I see that PyMC3 has a high level Gaussian Process (GP) API. GPs are quite abstract and so I’d like to get more familiarity with them before letting the API do all the thinking for me.
I stumbled on this blog which implements GPs in python from scratch, which has been very helpful. The author optimizes the log marginal likelihood for Kernel hyperparameter inference. Because he optimizes a point estimate, this seems more aligned with a Frequentist approach to GPs than a Bayesian one.
Broadly speaking, how does PyMC3 utilize HMC in GP? Is it sampling the GP hyperparameters (such as L and sigma in the RBF kernel)?
Bonus points- I would love to see a simple implementation of a GP using vanilla PyMC3 (not the GP API.) If anyone has such a resource, it would be tremendously helpful!
Those lines are doing the same as the ones highlighted here:
It is not so easy to pick apart the lines that you highlighted, unless you know well what is going on with GPs. In any case here is my attempt at doing it:
The first Pymc line that you highlighted creates the covariance matrix generating function using the ExpQuad kernel and the inverse of the rhosq, and finally scaling it by etasq. You could write your own method to replace the ExpQuad, as it is simply creating an X*X matrix where each item is given by the squared distance between X_i, X_j, scaled by inverse of rhosq. The helper method just aids in the construction of the matrix.
The second line tells PyMC that you are working with a Latent GP, as opposed to a model where the likelihood itself is multivariate Gaussian. The distinction exists because different optimizations can be done depending on whether you have GP latent or GP likelihood (but this is already an API level thing). This line creates a gp object that combines the covariance matrix generating function defined in 1., with a mean generating function (the default is to set it to zero, which is the reason you don’t see it explicitly called in this line).
In the third line you simply pass in the input_data to your gp object which it uses to generate samples from the multivariate gaussian created with the GP.
It helps me to think of GPs as a specific (yet very useful way) of parametrizing a multivariate gaussian. The most challenging part is how to parametrize the covariance matrix, and the different kernel and scaling factors do exactly this. It may be helpful to compare it with other models using Multivariate Gaussians that are not GP (they appear before in that same chapter).
Don’t know if you had the chance to skim through the blog post I linked, but I think I’ve got a pretty decent grasp of the mechanics of GPs from a ~frequentist perspective.
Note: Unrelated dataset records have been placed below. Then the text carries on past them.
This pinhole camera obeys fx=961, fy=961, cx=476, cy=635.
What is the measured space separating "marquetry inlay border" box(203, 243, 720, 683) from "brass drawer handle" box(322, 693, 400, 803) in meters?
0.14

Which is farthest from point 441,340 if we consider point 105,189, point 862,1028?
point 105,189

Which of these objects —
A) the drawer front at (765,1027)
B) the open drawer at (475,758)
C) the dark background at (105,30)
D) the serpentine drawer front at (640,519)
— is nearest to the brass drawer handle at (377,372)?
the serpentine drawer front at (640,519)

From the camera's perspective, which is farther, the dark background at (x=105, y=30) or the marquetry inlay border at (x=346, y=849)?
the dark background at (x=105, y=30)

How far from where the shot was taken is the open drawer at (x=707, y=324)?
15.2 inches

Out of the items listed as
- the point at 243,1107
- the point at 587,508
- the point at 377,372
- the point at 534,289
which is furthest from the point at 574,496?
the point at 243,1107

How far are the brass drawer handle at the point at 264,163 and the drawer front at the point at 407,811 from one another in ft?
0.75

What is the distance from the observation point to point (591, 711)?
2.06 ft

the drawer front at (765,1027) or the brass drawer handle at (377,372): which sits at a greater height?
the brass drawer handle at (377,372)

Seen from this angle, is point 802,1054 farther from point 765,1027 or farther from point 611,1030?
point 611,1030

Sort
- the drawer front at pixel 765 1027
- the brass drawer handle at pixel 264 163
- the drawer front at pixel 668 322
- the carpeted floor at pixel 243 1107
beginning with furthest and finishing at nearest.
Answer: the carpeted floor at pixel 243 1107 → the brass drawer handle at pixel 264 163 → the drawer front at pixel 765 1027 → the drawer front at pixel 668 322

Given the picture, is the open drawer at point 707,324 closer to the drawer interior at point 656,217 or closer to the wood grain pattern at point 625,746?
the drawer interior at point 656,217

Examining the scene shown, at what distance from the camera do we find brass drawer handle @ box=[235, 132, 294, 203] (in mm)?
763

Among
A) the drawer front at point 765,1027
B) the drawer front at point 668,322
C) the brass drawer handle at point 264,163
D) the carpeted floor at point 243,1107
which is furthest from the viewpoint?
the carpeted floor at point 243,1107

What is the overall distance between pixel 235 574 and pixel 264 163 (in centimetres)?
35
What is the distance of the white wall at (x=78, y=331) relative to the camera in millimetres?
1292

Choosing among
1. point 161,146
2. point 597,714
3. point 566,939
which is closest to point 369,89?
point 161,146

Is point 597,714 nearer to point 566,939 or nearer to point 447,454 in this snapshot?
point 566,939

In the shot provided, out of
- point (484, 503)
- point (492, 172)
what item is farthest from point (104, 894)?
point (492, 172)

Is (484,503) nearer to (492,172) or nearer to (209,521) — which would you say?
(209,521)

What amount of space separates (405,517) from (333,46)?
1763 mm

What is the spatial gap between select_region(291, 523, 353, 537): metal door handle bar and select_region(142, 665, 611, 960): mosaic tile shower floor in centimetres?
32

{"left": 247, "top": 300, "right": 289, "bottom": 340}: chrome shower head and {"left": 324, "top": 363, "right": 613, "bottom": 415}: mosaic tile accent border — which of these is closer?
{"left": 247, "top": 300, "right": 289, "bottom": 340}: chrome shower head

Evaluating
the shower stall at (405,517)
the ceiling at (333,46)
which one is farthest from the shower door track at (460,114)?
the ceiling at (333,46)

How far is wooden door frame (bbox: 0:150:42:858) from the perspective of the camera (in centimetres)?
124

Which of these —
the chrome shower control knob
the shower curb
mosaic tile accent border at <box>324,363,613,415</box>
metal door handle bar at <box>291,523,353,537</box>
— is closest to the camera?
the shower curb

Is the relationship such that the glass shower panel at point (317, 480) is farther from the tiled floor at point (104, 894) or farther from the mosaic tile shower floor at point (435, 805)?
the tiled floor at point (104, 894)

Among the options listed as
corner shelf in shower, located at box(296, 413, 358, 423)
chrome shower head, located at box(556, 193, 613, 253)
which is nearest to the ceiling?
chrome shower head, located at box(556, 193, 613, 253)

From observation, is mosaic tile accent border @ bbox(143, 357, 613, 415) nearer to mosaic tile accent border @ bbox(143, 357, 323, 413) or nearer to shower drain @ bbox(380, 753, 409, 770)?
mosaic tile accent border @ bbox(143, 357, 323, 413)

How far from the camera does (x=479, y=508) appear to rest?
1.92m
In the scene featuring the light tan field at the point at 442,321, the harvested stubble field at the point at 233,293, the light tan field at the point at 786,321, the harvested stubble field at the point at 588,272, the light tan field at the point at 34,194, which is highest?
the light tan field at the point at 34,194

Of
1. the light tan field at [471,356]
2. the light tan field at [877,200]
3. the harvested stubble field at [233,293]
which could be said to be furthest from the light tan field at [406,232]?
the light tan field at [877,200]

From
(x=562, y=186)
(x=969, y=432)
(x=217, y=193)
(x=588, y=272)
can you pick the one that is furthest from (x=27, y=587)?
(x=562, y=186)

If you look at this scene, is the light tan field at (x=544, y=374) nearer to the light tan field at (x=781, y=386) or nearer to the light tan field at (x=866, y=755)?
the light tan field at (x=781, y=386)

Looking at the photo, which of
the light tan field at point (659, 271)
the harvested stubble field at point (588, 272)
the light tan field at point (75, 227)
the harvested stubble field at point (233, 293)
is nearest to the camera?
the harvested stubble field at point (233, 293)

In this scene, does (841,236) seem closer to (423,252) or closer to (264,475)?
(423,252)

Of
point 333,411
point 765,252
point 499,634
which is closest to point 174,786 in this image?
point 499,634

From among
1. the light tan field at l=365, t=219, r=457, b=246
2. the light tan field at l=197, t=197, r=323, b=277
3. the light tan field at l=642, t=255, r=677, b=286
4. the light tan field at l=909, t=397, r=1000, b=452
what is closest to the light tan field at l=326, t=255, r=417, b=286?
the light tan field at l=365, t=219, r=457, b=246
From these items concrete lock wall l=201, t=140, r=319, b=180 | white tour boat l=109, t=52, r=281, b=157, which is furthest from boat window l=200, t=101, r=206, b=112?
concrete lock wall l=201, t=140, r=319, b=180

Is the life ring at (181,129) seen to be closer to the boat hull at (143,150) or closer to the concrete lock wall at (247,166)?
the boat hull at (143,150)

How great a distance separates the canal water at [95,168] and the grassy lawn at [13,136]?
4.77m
The author arrives at the optimal Kernel hyperparamters (L and sigma for the ExpQuad covariance function) by optimization of the log marginal likelihood.
From the SR code snippet and your explanation, I can see that the author chose to supply a Poisson likelihood and correspondingly selected the Latent GP. I have a few thoughts/questions to this end:
How is the Bayesian/PyMC3 approach different than the frequentist one? (It seems that rather than optimizing kernel hyperparameters, they’re sampled via HMC.)
How does the decision logic to supply your own likelihood (and use the Latent GP) work? (I haven’t come across this idea before.)
Big picture-I’m decently familiar with GPs; the Bayesian/PyMC3 connection seems to be where I’m most confused as log marginal likelihood optimization has either been abstracted away, replaced with something else (say sampling) and in some cases, the likelihood isn’t necessary at all (which is new for me.)
I didn’t have the chance to read the blog you linked to.
The difference you are hinting at here is the difference between maximization (find the most likely value) and integration (find the most likely values, weighted by the prior over it’s entire range, which indeed the HMC tries to approximate). Now GPs are in their nature a Bayesian construct, so I am not sure how frequentistic the approach in the blog really is.
The logic is very simple, if your observed outcome data can be modeled with a multivariate gaussian you can (but might not want to) use a GP likelihood, otherwise you must necessarily be in the latent case.
Latent GPs are used to get latent parameters which will somehow end up influencing your likelihood, such as the intercepts or slopes in a hierarchical GLM model.
The book example above uses a latent GP to get an island specific intercept (which depends on distance data) in a Poisson GLM. Obviously a GP likelihood is out of the question since the data can only be positive.
It should also possible to have a latent and likelihood GP in the same model, but I don’t know how common this is.